• **EXERCISE REQUIREMENTS**: Edit the passage of the forum text on frequentist and Bayesian methods that opens with the words containing "P(A|B) = 0.99" and closes with "the estimate difficult.", changing "perspective" to "viewpoint".

• **QUOTED TEXT**:
%%

P(A|B) = 0.99 * 0.03 / [0.99 * 0.03 + 0.02 * 0.97] = 60.5%

There's a different perspective on the same thing here:

http://www.bmj.com/cgi/content/full/327/7417/716

What I see problematical with the frequentist approach is it thresholds the answer too soon, making the incorporation of additional information which could improve the estimate difficult.
 
Last edited:
Actually, on second thought I'm starting to get the point... following your procedure is going to allow you to draw one of those contours. But what will you say about the points inside it? They are all acceptable null hypotheses, I suppose, and you can't speak about their relative probabilities? So that means you can only ever draw one contour? Or are you allowed to change your cut-off probability and plot several contours associated with different values for it? If so, that seems dangerously close to Bayes...
One of the key differences between hypothesis testing(there are other tricks in the frequentist bag to work round this) and Bayesian methods is there is no attempt to navigate the hypothesis space.
It's a very Popperian view of science, we take a single hypothesis, throw data at it, and if it survives, keep it.

There's no idea implicit to hypothesis testing of exploring the space for optimal theories. Eventually, if we have a wrong theory so much bad data will build up that (when we do meta studies) we'll be forced to discard any false hypotheses.

So, suppose we have 3 well defined models, A, B, and C and some data D to test it with.

A Bayesian will calculate P(A|D),P(B|D),P(C|D) and pick the highest one.

A frequentist will use a different trick entirely, and calculate the maximum likelihoods P(D|A),P(D|B),P(D|C) and pick the highest one.

%%

[Rows of spatial question data]
%%

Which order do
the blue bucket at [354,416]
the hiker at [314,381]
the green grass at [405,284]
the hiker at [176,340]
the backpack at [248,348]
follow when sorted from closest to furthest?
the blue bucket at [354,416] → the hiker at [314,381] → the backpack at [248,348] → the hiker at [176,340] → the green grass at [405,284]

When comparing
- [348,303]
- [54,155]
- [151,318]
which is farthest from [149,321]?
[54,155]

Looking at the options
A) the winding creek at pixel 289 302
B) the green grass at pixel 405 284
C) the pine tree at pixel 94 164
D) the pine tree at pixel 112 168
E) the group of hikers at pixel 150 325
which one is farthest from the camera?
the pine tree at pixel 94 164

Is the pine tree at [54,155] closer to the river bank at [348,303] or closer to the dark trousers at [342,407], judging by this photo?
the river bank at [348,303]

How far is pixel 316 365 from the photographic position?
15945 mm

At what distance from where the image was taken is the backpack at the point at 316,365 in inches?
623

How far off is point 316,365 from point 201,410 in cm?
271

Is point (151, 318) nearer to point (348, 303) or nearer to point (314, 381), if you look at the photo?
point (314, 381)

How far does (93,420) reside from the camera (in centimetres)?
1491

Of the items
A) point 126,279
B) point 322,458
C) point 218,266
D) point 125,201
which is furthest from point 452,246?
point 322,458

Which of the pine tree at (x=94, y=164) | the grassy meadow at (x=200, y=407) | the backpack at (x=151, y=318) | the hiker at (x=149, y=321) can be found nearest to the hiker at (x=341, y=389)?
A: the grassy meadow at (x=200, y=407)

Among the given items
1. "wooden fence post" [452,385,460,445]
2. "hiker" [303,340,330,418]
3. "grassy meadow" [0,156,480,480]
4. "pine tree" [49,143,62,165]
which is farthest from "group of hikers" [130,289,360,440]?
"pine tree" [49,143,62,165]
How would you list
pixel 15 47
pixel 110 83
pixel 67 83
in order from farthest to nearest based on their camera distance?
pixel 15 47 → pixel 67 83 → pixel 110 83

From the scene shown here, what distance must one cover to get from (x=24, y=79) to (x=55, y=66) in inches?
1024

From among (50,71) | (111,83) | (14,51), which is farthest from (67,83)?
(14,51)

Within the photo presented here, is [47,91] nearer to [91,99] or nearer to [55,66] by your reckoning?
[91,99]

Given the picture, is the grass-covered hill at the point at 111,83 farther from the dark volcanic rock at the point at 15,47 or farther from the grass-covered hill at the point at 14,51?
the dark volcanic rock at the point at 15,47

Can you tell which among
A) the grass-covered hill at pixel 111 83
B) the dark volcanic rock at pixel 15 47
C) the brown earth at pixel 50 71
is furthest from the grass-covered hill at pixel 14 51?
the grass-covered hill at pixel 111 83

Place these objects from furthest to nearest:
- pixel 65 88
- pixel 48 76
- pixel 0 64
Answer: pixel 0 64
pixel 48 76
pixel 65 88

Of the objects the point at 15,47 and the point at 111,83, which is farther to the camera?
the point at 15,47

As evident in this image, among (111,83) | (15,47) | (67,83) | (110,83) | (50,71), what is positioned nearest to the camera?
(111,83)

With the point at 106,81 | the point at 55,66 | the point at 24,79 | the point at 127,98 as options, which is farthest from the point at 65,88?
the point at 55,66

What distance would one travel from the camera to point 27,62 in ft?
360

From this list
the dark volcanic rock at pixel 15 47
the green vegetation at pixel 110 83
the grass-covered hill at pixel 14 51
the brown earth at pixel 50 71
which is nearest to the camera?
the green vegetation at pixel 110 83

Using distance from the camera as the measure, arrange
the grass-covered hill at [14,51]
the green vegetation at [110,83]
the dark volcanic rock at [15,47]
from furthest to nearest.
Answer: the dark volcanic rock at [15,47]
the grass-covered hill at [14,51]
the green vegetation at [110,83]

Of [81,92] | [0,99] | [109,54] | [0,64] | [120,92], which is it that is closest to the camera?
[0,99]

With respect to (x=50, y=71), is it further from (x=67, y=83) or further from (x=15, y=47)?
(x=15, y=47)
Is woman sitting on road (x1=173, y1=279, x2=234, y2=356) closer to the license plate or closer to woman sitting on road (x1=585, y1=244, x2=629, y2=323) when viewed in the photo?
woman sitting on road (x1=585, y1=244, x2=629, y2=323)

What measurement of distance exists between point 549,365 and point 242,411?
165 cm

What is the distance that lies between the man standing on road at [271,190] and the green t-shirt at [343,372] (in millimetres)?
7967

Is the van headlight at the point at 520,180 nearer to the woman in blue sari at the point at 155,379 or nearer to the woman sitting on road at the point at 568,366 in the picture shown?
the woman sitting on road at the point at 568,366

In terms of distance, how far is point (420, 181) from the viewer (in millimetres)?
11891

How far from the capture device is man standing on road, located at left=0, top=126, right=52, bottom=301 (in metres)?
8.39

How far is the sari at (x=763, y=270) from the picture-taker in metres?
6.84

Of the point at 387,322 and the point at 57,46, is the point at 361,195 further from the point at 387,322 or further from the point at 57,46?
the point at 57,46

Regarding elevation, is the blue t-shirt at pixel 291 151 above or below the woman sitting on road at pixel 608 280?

%%

• **SOLUTION FOR THIS TASK**:
P(A|B) = 0.99 * 0.03 / [0.99 * 0.03 + 0.02 * 0.97] = 60.5%

There's a different viewpoint on the same thing here:

http://www.bmj.com/cgi/content/full/327/7417/716

What I see problematical with the frequentist approach is it thresholds the answer too soon, making the incorporation of additional information which could improve the estimate difficult.